-- WHAT TO DO --
Nothing in the records below should be altered when they are retyped.

[Saved entries]
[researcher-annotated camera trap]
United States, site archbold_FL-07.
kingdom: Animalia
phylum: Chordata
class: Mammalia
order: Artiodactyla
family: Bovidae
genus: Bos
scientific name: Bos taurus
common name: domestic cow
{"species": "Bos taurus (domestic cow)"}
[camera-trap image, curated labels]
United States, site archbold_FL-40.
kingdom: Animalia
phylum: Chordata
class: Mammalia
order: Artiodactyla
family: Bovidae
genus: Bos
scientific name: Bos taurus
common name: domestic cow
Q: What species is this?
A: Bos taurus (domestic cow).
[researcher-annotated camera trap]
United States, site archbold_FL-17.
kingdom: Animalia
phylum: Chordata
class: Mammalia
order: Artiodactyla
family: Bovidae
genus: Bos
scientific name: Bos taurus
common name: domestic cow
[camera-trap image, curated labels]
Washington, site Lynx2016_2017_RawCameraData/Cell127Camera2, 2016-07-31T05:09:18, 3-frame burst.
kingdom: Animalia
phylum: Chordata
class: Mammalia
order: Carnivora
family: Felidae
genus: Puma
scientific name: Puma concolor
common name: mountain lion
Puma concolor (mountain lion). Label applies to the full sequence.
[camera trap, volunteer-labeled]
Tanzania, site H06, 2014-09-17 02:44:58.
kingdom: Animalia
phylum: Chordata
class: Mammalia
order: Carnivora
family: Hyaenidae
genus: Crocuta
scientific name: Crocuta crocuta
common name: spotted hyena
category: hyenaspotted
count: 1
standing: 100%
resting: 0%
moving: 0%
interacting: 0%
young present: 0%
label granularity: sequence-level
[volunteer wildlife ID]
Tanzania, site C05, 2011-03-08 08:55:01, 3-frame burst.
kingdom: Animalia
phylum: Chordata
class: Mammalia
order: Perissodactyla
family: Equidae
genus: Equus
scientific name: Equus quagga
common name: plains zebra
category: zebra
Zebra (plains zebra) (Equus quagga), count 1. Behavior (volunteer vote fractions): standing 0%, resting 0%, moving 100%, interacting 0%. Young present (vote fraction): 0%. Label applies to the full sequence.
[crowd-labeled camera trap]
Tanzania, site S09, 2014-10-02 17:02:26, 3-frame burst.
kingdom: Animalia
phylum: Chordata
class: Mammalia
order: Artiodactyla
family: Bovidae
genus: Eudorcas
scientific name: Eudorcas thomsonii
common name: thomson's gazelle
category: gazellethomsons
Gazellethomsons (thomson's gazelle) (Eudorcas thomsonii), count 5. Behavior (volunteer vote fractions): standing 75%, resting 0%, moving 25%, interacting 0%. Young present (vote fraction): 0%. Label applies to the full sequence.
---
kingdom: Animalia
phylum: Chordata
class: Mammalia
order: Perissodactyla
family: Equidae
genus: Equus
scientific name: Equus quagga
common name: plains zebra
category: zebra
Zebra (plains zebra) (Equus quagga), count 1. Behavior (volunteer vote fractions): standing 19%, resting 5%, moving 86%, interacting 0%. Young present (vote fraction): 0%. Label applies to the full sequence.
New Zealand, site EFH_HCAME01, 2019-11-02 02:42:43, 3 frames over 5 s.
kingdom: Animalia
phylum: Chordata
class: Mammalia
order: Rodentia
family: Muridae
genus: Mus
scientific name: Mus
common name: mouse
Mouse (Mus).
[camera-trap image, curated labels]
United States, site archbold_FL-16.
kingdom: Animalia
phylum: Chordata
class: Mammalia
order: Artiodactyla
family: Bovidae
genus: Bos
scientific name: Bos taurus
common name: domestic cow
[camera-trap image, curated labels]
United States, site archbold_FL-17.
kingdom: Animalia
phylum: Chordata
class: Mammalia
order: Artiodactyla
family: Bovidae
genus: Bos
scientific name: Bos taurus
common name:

-- FINAL ANSWER --
[researcher-annotated camera trap]
United States, site archbold_FL-07.
kingdom: Animalia
phylum: Chordata
class: Mammalia
order: Artiodactyla
family: Bovidae
genus: Bos
scientific name: Bos taurus
common name: domestic cow
{"species": "Bos taurus (domestic cow)"}
[camera-trap image, curated labels]
United States, site archbold_FL-40.
kingdom: Animalia
phylum: Chordata
class: Mammalia
order: Artiodactyla
family: Bovidae
genus: Bos
scientific name: Bos taurus
common name: domestic cow
Q: What species is this?
A: Bos taurus (domestic cow).
[researcher-annotated camera trap]
United States, site archbold_FL-17.
kingdom: Animalia
phylum: Chordata
class: Mammalia
order: Artiodactyla
family: Bovidae
genus: Bos
scientific name: Bos taurus
common name: domestic cow
[camera-trap image, curated labels]
Washington, site Lynx2016_2017_RawCameraData/Cell127Camera2, 2016-07-31T05:09:18, 3-frame burst.
kingdom: Animalia
phylum: Chordata
class: Mammalia
order: Carnivora
family: Felidae
genus: Puma
scientific name: Puma concolor
common name: mountain lion
Puma concolor (mountain lion). Label applies to the full sequence.
[camera trap, volunteer-labeled]
Tanzania, site H06, 2014-09-17 02:44:58.
kingdom: Animalia
phylum: Chordata
class: Mammalia
order: Carnivora
family: Hyaenidae
genus: Crocuta
scientific name: Crocuta crocuta
common name: spotted hyena
category: hyenaspotted
count: 1
standing: 100%
resting: 0%
moving: 0%
interacting: 0%
young present: 0%
label granularity: sequence-level
[volunteer wildlife ID]
Tanzania, site C05, 2011-03-08 08:55:01, 3-frame burst.
kingdom: Animalia
phylum: Chordata
class: Mammalia
order: Perissodactyla
family: Equidae
genus: Equus
scientific name: Equus quagga
common name: plains zebra
category: zebra
Zebra (plains zebra) (Equus quagga), count 1. Behavior (volunteer vote fractions): standing 0%, resting 0%, moving 100%, interacting 0%. Young present (vote fraction): 0%. Label applies to the full sequence.
[crowd-labeled camera trap]
Tanzania, site S09, 2014-10-02 17:02:26, 3-frame burst.
kingdom: Animalia
phylum: Chordata
class: Mammalia
order: Artiodactyla
family: Bovidae
genus: Eudorcas
scientific name: Eudorcas thomsonii
common name: thomson's gazelle
category: gazellethomsons
Gazellethomsons (thomson's gazelle) (Eudorcas thomsonii), count 5. Behavior (volunteer vote fractions): standing 75%, resting 0%, moving 25%, interacting 0%. Young present (vote fraction): 0%. Label applies to the full sequence.
---
kingdom: Animalia
phylum: Chordata
class: Mammalia
order: Perissodactyla
family: Equidae
genus: Equus
scientific name: Equus quagga
common name: plains zebra
category: zebra
Zebra (plains zebra) (Equus quagga), count 1. Behavior (volunteer vote fractions): standing 19%, resting 5%, moving 86%, interacting 0%. Young present (vote fraction): 0%. Label applies to the full sequence.
New Zealand, site EFH_HCAME01, 2019-11-02 02:42:43, 3 frames over 5 s.
kingdom: Animalia
phylum: Chordata
class: Mammalia
order: Rodentia
family: Muridae
genus: Mus
scientific name: Mus
common name: mouse
Mouse (Mus).
[camera-trap image, curated labels]
United States, site archbold_FL-16.
kingdom: Animalia
phylum: Chordata
class: Mammalia
order: Artiodactyla
family: Bovidae
genus: Bos
scientific name: Bos taurus
common name: domestic cow
[camera-trap image, curated labels]
United States, site archbold_FL-17.
kingdom: Animalia
phylum: Chordata
class: Mammalia
order: Artiodactyla
family: Bovidae
genus: Bos
scientific name: Bos taurus
common name:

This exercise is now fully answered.